Mar. 16 2015 — Spanky McFarland once said “You can fool some of the people all of the time, but you can’t fool mom!” My mom used to tell me to “Pay up for quality, because you’ll rarely be disappointed and you’ll probably forget how much you paid.” The same goes for investing. It pays to focus on quality. At S&P Capital IQ, one measure of quality is based on consistency. An S&P “Earnings and Dividend Quality Rank” is a letter grade assigned to a company based on a variety of factors, chief among them is the consistency of earnings and dividend growth over the prior 10 years. As of March 13, there were 445 companies the S&P 500 that had an S&P Quality Rank, with 135 (30%) ranked A-, A or A+, otherwise known as “above average.” Also, there were 174 companies ranked B, B- or C, or “Below Average.” Finally, 136 were ranked B+ or “Average.”
It should come as no surprise that those companies with a higher consistency of increasing earnings and dividends tended to experience lower price volatility over time relative to the broader market.
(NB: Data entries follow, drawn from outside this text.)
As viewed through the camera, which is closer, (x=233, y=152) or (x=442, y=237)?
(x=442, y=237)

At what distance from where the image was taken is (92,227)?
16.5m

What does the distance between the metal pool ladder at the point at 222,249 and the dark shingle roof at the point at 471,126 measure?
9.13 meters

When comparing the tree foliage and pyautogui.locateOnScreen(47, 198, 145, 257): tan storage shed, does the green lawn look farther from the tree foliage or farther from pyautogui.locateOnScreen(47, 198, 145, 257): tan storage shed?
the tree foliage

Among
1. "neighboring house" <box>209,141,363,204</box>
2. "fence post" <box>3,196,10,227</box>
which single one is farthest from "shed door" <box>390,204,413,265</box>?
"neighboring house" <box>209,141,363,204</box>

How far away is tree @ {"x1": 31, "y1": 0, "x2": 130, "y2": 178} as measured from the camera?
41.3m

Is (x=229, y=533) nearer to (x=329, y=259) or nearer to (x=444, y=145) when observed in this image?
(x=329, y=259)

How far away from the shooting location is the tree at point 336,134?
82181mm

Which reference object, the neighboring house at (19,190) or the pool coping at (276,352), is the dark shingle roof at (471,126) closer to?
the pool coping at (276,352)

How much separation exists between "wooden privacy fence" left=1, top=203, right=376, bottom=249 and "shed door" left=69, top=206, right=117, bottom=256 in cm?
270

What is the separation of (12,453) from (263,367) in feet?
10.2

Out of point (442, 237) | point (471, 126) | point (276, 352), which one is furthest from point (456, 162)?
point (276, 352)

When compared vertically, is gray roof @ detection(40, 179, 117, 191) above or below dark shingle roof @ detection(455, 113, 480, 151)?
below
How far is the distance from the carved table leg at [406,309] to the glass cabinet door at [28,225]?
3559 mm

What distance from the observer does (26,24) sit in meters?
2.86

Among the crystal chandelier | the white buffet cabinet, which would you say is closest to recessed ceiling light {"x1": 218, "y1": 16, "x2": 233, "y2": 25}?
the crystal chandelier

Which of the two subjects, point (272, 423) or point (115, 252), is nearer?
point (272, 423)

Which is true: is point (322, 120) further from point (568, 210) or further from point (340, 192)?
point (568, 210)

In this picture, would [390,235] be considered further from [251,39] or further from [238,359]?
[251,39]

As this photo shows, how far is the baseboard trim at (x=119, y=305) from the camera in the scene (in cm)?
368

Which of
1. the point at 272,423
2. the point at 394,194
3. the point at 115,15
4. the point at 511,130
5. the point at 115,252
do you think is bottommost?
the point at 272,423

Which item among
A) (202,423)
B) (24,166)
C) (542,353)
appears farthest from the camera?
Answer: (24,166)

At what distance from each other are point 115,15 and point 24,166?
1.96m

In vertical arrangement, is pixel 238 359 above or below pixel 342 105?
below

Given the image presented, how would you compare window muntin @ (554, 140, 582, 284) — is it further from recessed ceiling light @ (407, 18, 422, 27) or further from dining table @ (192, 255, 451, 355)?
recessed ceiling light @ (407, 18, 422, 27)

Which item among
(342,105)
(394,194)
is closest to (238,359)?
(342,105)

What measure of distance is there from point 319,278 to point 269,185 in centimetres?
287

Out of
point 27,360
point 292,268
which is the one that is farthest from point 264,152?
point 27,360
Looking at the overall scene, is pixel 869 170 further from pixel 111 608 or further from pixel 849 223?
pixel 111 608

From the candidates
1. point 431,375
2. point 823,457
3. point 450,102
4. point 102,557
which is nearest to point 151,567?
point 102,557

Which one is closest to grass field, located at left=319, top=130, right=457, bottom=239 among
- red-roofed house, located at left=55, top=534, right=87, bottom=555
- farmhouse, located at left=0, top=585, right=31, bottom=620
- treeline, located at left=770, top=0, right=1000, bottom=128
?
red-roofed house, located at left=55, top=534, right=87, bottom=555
Indeed, those stocks in the S&P 500 with Above Average quality rankings currently have an average beta of 0.9, compared with the average beta of 1.3 for those ranked Below Average and 1.0 for those ranked Average.
Not surprisingly, long-term total returns were also superior for stocks with Above Average quality ranks. From December 31, 1999, through February 27, 2015, the S&P 500 saw a cumulative 91% in total return and recorded an annual standard deviation of 15.4%. The S&P 500 High Quality Rankings Index gained 229%, and experienced less volatility as its standard deviation was 14.7%. The S&P 500 Dividend Aristocrats, however, posted a 342% cumulative total return while enduring an even smaller standard deviation at 14.0%. Finally, in 2008, while the S&P 500 fell 37.0%, including dividends, the S&P 500 Dividend Aristocrats declined 21.6%. Similar magnitudes of outperformance were recorded by the S&P 1500 High Yield Aristocrats and the new S&P MidCap 400 Dividend Aristocrats. Of course, past performance is no guarantee of future results.
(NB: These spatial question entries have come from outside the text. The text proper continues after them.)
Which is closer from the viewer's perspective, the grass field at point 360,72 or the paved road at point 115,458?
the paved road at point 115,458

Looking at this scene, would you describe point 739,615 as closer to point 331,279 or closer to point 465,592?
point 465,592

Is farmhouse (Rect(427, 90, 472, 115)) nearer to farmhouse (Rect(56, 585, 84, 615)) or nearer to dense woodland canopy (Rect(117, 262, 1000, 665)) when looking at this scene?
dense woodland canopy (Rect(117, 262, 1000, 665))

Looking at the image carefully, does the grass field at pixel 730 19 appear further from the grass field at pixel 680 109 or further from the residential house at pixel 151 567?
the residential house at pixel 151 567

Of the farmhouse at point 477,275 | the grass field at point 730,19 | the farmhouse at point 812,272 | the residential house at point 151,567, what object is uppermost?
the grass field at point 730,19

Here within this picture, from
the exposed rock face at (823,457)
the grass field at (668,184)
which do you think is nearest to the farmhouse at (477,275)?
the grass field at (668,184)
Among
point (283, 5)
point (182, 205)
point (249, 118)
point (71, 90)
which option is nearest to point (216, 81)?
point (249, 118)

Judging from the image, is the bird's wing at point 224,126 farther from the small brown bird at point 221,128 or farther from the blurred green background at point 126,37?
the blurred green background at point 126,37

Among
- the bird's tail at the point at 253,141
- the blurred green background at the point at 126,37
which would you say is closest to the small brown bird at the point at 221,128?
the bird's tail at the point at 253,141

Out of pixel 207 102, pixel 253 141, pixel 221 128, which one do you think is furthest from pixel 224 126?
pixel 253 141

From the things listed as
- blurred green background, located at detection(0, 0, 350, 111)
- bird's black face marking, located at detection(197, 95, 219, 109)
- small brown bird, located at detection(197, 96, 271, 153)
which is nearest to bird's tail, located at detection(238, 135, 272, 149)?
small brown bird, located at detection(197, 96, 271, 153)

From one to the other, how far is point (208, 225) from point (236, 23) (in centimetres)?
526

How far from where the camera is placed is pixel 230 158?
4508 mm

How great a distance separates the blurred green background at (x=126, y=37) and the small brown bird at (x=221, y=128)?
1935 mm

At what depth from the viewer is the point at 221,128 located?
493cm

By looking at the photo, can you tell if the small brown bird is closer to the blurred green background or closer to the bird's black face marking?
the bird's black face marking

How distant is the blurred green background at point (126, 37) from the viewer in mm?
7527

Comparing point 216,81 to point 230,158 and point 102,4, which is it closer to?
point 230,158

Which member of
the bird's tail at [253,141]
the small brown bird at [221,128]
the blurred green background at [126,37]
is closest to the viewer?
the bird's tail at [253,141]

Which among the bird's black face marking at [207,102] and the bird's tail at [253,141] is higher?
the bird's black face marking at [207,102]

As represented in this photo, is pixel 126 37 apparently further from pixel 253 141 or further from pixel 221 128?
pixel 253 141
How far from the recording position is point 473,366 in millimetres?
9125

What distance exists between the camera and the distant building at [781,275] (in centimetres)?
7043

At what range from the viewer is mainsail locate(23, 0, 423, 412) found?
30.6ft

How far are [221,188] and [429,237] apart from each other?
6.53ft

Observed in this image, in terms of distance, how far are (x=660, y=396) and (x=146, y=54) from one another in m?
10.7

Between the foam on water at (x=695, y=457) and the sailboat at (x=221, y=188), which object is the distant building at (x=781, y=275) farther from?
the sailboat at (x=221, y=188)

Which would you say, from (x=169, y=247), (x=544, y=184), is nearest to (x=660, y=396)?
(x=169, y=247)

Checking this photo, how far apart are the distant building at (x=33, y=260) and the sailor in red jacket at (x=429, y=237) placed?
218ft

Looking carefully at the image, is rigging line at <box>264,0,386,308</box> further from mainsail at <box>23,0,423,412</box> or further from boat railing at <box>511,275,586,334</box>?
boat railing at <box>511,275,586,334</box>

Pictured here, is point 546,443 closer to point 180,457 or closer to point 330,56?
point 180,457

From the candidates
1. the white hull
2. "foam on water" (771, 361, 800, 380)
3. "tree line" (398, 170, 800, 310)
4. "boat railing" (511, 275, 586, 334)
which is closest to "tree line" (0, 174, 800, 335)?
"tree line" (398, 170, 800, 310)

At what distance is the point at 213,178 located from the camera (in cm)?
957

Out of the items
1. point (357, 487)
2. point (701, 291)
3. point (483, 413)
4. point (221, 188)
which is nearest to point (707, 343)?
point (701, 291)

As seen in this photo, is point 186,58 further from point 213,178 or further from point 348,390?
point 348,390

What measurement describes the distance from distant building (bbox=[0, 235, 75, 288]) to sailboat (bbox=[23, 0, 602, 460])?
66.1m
So there you have it. As the equity markets pick up the pace of volatility, investors are probably thinking more about price stability through earnings quality. As a result, they are likely considering those companies with higher S&P Capital IQ Quality Rankings, as these stocks sport betas that are substantially below those of lower quality companies. Investing is a journey. Either you can do the driving or you can let someone else can do it.